Reshuffling The Pack – Blackstone Off-loads Vegas Cosmopolitan, Sort Of
Ownership of the hotel—in a stunning sleight of financial alchemy—has now passed to the Cherng Family Trust, a multi-billion-dollar single-family investment firm, who own the 2,200-plus Panda Express fast-food restaurants, and to the Blackstone Real Estate Income Trust and Stonepeak Partners — both Blackstone fiscal spin-offs, as their names imply.
Meantime, MGM Resorts International has agreed to pay US$1.63 billion (£1.2bn/€1.39bn) for the right to operate the 3,000-room luxury resort for 30-years and MGM will also pay the new ownership troika a further US$200 million (£147.55m/€171.16m), and up, a year in rental.
This makes The Cosmopolitan the second major Vegas investment for the Cherng Family.
In 2018 they bought the Mandarin Oriental Hotel, also on the Strip, for US$214 million (£157.88m/€183.14m) and rebranded it, under license, as a Waldorf Astoria.
Blackstone acquired The Cosmopolitan in 2014 for US$1.8 billion (£1.32bn/€1.54bn), investing around US$500 million (£368m/€427.91m) in the property.
So it’s difficult to find fault with the venture capitalist’s card play.
With Las Vegas and other retail-heavy gaming resorts around the world facing mid- and post-pandemic strictures, many analysts may go further and applaud the move as a masterstroke.
Increasing, action in “old world” pre-Covid gambling entrepôts is shifting to online sports betting, iGaming and, overall, to diversification.
But Jonathan Halkyard, MGM Resorts Chief Financial Officer, quite naturally boosted his company’s investment, as did Chief Executive and President Bill Hornbuckle.
“We are proud to add The Cosmopolitan to our portfolio,” said Hornbuckle.
“The Cosmopolitan brand is recognized around the world for its unique customer base and high-quality product and experiences, making it an ideal fit with our portfolio and furthering our vision to be the world’s premier gaming entertainment company.”
MGM said The Cosmopolitan generated US$959 million (£707.53m/€820.73m) in net revenue and US$316 million (£233.14m/€270.44m) of Adjusted Earnings in the financial year, ending February 29, 2020 – before the Covid-19 hurricane blew into town.
Subject to regulatory approval, the deal is expected to close early next year.
“Vegas has had a strong recovery coming out of the pandemic and solidified itself as a diversified entertainment destination,” said Tyler Henritze, Blackstone’s Head of Acquisitions for the Americas.
Referring to the currently super-hot Las Vegas Raiders football team and new entertainment ventures from MGM, Mr.
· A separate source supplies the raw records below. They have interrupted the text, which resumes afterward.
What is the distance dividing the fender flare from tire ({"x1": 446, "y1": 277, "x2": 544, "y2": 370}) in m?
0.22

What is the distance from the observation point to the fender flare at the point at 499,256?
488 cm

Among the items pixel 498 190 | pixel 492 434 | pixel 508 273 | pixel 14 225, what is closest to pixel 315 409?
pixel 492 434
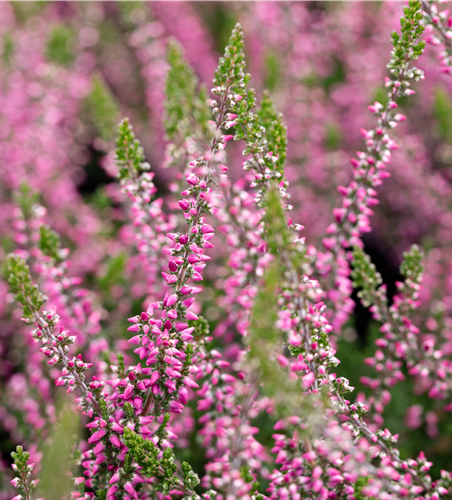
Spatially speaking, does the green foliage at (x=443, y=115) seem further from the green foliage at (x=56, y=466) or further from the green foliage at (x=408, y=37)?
the green foliage at (x=56, y=466)

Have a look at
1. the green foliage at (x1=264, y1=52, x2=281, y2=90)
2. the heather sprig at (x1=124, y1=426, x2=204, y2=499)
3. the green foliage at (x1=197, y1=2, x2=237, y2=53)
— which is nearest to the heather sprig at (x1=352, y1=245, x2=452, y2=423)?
the heather sprig at (x1=124, y1=426, x2=204, y2=499)

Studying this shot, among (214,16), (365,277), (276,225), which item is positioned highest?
(214,16)

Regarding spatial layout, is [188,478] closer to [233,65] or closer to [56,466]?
[56,466]

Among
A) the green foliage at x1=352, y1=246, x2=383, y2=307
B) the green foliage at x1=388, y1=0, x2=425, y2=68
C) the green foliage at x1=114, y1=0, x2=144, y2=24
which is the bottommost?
the green foliage at x1=352, y1=246, x2=383, y2=307

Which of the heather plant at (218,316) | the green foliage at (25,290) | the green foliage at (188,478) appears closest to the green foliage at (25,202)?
the heather plant at (218,316)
Henritze added: “It’s not just about gaming anymore.”
Despite concerns over the Delta variant, Las Vegas tourism has climbed back steadily this year.
An estimated 3.3 million people visited Vegas in July, almost the same number of punters who partied in pre-pandemic July 2019.
Yet worries over the pandemic persist; with the US National Association of Broadcasters, for example, recently cancelling its October show because of Delta variant fears.